Task statement - Copy the entries word for word, starting at the line that contains "At what distance" and continuing through the end of the entries.

_ _ _

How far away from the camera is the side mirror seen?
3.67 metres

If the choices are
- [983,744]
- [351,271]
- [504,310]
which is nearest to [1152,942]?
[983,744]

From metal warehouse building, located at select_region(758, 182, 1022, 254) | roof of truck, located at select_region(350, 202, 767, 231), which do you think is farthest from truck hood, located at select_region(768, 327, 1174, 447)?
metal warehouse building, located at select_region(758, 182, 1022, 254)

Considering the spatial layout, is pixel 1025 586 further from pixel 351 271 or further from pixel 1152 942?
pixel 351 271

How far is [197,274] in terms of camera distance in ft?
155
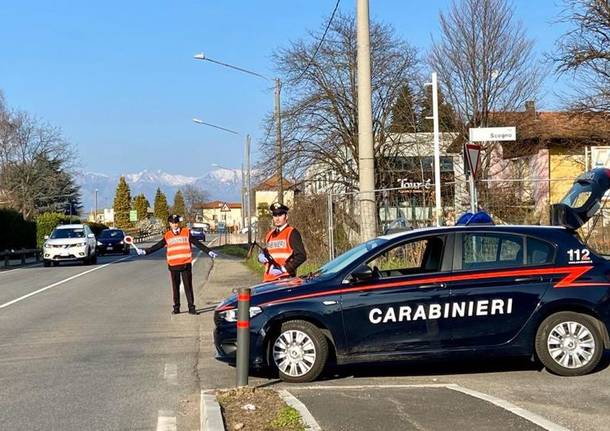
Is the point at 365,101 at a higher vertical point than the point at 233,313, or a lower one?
higher

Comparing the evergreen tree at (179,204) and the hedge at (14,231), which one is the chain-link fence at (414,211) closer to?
the hedge at (14,231)

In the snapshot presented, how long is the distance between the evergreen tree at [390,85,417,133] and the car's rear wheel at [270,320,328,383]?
71.6ft

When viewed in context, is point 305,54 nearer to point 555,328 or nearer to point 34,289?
point 34,289

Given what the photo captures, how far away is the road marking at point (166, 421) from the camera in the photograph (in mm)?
6273

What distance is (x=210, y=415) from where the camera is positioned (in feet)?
19.8

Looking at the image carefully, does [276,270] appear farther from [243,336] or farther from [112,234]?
[112,234]

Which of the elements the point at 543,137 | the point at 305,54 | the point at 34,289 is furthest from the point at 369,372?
the point at 543,137

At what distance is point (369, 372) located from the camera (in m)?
8.36

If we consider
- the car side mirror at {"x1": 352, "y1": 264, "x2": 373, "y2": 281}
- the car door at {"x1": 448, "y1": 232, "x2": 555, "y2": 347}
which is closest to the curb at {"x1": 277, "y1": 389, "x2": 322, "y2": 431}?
the car side mirror at {"x1": 352, "y1": 264, "x2": 373, "y2": 281}

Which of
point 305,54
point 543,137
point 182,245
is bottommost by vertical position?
point 182,245

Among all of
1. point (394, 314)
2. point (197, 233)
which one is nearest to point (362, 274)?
point (394, 314)

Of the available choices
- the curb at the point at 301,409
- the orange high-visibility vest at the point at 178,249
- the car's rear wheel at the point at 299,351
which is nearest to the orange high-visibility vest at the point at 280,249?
the car's rear wheel at the point at 299,351

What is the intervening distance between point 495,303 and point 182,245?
6767 millimetres

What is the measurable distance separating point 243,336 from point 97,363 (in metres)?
2.86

_ _ _

Solved exercise -
At what distance is point (369, 372) located from the camera (in m)?
8.36

If we consider
- the car side mirror at {"x1": 352, "y1": 264, "x2": 373, "y2": 281}
- the car door at {"x1": 448, "y1": 232, "x2": 555, "y2": 347}
which is closest to the curb at {"x1": 277, "y1": 389, "x2": 322, "y2": 431}?
the car side mirror at {"x1": 352, "y1": 264, "x2": 373, "y2": 281}

Which of
point 305,54
point 543,137
point 182,245
is bottommost by vertical position?
point 182,245

Among all of
1. point (394, 314)
2. point (197, 233)
which one is nearest to point (362, 274)?
point (394, 314)

Of the available choices
- the curb at the point at 301,409
- the orange high-visibility vest at the point at 178,249
- the car's rear wheel at the point at 299,351
which is nearest to the orange high-visibility vest at the point at 280,249?
the car's rear wheel at the point at 299,351

What is the intervening distance between point 495,303 and point 182,245?
6767 millimetres

What is the measurable distance separating point 243,336 from point 97,363 (in metres)?
2.86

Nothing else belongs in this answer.